(Übungsaufgabe 1) Gib den Abschnitt des Artikels zur Wehrpflicht von „Wenige Tage vor“ bis „eine Berufsarmee ausgesprochen.“ wortgetreu wieder.
(Übungsaufgabe 2) Prüfe anhand des Artikels zur Wehrpflicht, ob die folgenden Aussagen zutreffen, und belege jede Antwort mit Ja oder Nein sowie dem entscheidenden Wortlaut aus dem Artikel: (a) Scharping warf den Wehrpflicht-Gegnern in seiner Partei Populismus vor. (b) Laut „Focus“ werden die Richter der Klage stattgeben. (c) Volker Beck tritt im Artikel als Rechtsexperte der CDU auf.
(Übungsaufgabe 3) Setze den Artikel zur Wehrpflicht nach seinem letzten Satz fort.

(Ausgewählter Auszug)
+ + + + + + +
Wenige Tage vor der Entscheidung des Bundesverfassungsgerichts zur Zukunft der Wehrpflicht spitzt sich in der SPD der Streit um den Zwangsdienst weiter zu. Verteidigungsminister Rudolf Scharping (SPD) kritisierte die Wehrpflicht-Gegner in der eigenen Partei heftig. Sie setzten »Populismus an Stelle von Politik«, schrieb er in einem Beitrag für die »Frankfurter Allgemeine Sonntagszeitung«. Nach mehreren jüngeren SPD-Landeschefs hatten sich auch der frühere SPD-Vorsitzende Oskar Lafontaine und der ehemalige Verteidigungsminister Hans Apel (SPD) gegen die Wehrpflicht und für eine Berufsarmee ausgesprochen.
Klage beim Verfassungsgericht
Die Karlsruher Verfassungsrichter entscheiden voraussichtlich am kommenden Mittwoch darüber, ob der Zwangsdienst wegen fehlender Wehrgerechtigkeit und der veränderten Sicherheitslage in der Welt abgeschafft werden muss. Nach Informationen des Nachrichtenmagazins »Focus« werden die Richter die Klage abweisen. Das Blatt beruft sich auf Justizkreise. Der Zweite Senat unter Vorsitz der scheidenden Gerichtspräsidentin Jutta Limbach wolle dabei auf frühere Entscheidungen des Gerichts zur Wehrpflicht verweisen.
»Starke Leitplanken«
Eine glatte Ablehnung der Klage eines Potsdamer Totalverweigerers käme überraschend. Juristen rechnen eher mit Leitlinien, die das Gericht der Politik zur mittelfristigen Erfüllung vorgeben wird. Der Grünen-Rechtsexperte Volker Beck geht davon aus, dass das Gericht der Politik »starke Leitplanken« vorgeben wird. Die Wehrpflicht sei zu einem »reinen Lotteriespiel« verkommen, sagte Beck der dpa.
+ + + + + + +
(Gezeigte Daten)
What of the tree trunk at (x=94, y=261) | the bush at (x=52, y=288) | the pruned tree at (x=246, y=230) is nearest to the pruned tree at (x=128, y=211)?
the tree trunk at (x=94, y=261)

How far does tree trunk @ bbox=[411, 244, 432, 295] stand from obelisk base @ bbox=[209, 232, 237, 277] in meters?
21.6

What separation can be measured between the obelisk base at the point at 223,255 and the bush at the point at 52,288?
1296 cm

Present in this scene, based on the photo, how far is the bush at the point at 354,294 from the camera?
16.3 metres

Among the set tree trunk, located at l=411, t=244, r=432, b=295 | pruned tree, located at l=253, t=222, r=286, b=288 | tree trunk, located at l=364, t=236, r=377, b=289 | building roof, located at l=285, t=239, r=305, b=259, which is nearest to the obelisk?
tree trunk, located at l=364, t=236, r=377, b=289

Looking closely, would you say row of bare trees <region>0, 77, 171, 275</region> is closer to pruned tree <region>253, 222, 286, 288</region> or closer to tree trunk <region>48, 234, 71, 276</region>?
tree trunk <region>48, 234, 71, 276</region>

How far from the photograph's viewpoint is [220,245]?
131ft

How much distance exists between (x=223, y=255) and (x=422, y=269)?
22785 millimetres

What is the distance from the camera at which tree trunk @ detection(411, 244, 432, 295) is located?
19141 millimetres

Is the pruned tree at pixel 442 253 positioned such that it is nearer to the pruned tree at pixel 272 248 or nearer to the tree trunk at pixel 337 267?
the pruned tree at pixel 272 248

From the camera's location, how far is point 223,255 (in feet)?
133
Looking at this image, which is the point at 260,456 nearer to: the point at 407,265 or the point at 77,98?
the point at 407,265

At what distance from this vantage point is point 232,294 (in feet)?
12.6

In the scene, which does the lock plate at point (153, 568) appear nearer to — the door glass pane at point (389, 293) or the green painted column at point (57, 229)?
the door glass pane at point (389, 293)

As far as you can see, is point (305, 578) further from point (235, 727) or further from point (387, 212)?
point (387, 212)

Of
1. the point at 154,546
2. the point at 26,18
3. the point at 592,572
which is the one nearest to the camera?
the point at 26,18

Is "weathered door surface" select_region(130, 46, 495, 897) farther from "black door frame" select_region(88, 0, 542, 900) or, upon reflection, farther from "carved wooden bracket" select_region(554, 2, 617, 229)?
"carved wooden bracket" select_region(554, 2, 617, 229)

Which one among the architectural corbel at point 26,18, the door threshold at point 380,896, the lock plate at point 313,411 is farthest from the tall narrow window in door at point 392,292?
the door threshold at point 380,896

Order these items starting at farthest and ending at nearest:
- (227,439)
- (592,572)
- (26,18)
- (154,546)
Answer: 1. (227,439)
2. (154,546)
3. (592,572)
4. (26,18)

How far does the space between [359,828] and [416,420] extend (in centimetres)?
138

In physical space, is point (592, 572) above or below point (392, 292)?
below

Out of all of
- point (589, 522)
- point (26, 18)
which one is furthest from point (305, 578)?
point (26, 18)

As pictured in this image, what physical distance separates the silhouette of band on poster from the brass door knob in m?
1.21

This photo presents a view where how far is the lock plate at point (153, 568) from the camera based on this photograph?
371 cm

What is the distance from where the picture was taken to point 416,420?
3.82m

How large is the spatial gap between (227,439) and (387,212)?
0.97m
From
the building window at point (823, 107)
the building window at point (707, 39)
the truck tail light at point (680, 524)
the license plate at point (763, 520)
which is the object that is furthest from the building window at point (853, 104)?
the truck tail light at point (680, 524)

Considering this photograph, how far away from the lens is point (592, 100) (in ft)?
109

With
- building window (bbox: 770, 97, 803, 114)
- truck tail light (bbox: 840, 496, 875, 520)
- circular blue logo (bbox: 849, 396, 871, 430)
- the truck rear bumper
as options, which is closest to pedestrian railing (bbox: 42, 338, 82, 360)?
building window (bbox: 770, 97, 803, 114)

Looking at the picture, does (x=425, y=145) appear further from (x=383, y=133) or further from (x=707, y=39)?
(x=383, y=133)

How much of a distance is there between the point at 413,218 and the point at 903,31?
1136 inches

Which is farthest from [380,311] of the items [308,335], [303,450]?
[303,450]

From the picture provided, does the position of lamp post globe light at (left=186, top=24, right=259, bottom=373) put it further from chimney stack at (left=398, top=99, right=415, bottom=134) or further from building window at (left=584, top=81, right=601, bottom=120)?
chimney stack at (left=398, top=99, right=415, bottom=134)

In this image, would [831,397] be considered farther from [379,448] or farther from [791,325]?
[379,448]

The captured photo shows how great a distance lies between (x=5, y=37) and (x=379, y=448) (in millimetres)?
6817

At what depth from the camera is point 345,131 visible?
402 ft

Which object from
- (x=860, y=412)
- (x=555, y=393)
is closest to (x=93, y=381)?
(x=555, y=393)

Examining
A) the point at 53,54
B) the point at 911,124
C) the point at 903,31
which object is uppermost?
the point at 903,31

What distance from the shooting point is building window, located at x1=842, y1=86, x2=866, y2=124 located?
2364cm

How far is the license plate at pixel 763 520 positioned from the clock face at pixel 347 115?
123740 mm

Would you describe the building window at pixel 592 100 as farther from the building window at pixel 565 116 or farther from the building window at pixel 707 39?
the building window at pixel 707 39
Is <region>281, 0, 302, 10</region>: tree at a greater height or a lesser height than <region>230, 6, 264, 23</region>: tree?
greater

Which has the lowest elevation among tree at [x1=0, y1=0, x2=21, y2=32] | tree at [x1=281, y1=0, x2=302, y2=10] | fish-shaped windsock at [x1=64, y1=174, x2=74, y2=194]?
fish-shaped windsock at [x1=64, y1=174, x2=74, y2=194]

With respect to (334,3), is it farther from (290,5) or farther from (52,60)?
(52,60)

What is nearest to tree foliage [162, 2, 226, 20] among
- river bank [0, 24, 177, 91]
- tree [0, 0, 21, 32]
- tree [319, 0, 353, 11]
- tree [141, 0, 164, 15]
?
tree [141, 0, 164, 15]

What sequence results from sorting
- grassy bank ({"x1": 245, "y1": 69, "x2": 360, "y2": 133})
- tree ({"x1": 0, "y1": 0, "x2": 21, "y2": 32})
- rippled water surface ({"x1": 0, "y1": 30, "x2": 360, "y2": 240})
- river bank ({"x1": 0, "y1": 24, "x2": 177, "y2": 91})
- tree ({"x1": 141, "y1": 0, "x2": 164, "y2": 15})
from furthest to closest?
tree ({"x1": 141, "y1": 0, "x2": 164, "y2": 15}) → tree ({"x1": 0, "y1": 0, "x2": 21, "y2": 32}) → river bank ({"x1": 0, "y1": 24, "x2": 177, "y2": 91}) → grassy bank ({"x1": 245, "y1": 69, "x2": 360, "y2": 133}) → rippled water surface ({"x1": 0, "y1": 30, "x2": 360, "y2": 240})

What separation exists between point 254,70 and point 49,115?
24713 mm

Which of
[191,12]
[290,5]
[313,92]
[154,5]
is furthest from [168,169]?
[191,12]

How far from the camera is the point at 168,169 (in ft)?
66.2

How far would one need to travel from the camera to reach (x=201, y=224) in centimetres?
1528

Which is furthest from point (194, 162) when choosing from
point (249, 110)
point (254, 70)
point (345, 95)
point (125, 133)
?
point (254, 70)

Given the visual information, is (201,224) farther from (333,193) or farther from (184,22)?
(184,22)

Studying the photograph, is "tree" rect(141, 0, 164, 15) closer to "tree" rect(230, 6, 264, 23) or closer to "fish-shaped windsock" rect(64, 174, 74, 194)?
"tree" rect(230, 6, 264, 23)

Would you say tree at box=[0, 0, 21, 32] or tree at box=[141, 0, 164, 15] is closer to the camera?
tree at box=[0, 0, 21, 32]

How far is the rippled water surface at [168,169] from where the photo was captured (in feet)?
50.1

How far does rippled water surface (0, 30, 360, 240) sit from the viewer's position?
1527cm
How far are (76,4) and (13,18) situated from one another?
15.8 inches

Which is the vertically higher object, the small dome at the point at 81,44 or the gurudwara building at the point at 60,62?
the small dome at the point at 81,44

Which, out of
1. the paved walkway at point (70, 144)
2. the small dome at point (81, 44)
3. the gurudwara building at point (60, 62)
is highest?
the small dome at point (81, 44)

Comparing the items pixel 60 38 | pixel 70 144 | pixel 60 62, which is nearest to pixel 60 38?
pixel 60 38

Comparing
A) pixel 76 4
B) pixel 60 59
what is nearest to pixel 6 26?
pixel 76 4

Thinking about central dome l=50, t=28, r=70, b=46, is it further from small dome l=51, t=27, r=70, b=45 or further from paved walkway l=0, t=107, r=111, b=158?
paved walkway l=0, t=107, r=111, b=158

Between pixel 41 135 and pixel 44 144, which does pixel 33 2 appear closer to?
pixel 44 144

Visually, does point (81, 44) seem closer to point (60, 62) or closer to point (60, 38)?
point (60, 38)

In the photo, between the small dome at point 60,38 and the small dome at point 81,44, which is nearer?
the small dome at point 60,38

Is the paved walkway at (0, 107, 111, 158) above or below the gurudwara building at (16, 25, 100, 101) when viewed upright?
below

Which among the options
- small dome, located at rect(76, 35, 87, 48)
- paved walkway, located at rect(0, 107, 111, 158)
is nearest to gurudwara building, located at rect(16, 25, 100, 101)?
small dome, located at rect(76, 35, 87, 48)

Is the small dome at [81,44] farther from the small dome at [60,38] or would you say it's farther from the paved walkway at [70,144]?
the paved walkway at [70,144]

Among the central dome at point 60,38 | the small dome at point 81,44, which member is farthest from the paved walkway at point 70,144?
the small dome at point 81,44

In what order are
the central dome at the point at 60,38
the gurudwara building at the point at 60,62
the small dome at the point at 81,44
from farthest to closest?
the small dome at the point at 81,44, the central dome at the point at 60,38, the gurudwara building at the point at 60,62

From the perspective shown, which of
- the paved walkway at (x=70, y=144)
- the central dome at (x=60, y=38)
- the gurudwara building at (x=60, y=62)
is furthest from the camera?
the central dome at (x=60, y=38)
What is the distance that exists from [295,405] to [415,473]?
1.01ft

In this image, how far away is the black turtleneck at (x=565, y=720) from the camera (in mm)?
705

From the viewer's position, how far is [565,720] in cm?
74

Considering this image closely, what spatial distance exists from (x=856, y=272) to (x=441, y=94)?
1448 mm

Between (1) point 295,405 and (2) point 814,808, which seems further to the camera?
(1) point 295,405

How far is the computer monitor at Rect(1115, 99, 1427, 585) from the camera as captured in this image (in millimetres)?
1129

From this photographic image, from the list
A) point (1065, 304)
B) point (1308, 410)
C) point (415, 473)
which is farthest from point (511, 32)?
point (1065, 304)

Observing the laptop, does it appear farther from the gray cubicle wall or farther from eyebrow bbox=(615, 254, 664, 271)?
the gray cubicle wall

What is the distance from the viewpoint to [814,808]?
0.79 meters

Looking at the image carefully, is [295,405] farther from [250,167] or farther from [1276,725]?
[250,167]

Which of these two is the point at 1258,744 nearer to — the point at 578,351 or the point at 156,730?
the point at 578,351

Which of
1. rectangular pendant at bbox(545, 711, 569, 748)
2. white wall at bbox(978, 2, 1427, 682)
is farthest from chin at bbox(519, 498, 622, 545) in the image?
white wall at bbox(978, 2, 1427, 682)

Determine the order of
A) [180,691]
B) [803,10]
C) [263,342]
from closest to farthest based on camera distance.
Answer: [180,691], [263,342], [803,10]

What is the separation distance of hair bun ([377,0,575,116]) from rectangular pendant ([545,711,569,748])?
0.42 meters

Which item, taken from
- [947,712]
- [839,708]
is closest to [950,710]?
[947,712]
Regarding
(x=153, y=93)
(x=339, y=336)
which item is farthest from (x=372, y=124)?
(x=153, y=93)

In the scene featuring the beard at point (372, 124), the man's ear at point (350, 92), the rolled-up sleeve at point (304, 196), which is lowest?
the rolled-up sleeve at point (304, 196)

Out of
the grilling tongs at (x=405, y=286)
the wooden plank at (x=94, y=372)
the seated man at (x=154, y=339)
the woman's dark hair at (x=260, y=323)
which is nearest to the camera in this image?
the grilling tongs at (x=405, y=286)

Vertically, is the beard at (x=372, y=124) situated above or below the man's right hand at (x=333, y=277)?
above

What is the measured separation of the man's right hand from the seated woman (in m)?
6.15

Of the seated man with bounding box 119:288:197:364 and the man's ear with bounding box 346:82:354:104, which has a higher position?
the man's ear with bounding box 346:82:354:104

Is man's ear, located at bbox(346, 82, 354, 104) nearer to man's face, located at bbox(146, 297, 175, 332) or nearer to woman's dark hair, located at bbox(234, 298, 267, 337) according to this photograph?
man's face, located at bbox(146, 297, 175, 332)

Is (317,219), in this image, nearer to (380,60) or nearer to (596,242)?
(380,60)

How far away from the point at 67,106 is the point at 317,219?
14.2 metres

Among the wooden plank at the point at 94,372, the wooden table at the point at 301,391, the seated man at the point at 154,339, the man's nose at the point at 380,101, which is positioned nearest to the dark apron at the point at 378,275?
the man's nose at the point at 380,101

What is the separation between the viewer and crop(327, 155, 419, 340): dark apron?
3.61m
+ + + + + + +
(Ergebnis 1)
Wenige Tage vor der Entscheidung des Bundesverfassungsgerichts zur Zukunft der Wehrpflicht spitzt sich in der SPD der Streit um den Zwangsdienst weiter zu. Verteidigungsminister Rudolf Scharping (SPD) kritisierte die Wehrpflicht-Gegner in der eigenen Partei heftig. Sie setzten »Populismus an Stelle von Politik«, schrieb er in einem Beitrag für die »Frankfurter Allgemeine Sonntagszeitung«. Nach mehreren jüngeren SPD-Landeschefs hatten sich auch der frühere SPD-Vorsitzende Oskar Lafontaine und der ehemalige Verteidigungsminister Hans Apel (SPD) gegen die Wehrpflicht und für eine Berufsarmee ausgesprochen.

(Ergebnis 2)
(a) Ja: „Sie setzten »Populismus an Stelle von Politik«“
(b) Nein: „Nach Informationen des Nachrichtenmagazins »Focus« werden die Richter die Klage abweisen.“
(c) Nein: „Der Grünen-Rechtsexperte Volker Beck“

(Ergebnis 3)
Scharpings starke Worte
Scharping wies diese Kritik entschieden zurück. »Angesichts einer Wahrscheinlichkeit von mehr als 95 Prozent, dass ein zum Wehrdienst tauglicher Mann einberufen wird, zeugt es von waghalsiger Tollkühnheit oder stupender Ignoranz, von einer Lotterie zu sprechen.«
Qualitätsfrage
Auch Bundeskanzler Gerhard Schröder (SPD) hat sich mehrmals für die Beibehaltung der Wehrpflicht ausgesprochen. Bei der am Montag beginnenden Kommandeurtagung in Hannover will Schröder erneut ein Bekenntnis zur Wehrpflicht ablegen. In der SPD-Bundestagsfraktion gibt es nach Ansicht des SPD-Militärexperten Peter Zumkley keine Mehrheit für eine Abschaffung der Wehrpflicht. Der »Welt am Sonntag« sagte er, die Qualität der Bundeswehr mit Wehrpflichtigen sei besser als die einer Berufsarmee.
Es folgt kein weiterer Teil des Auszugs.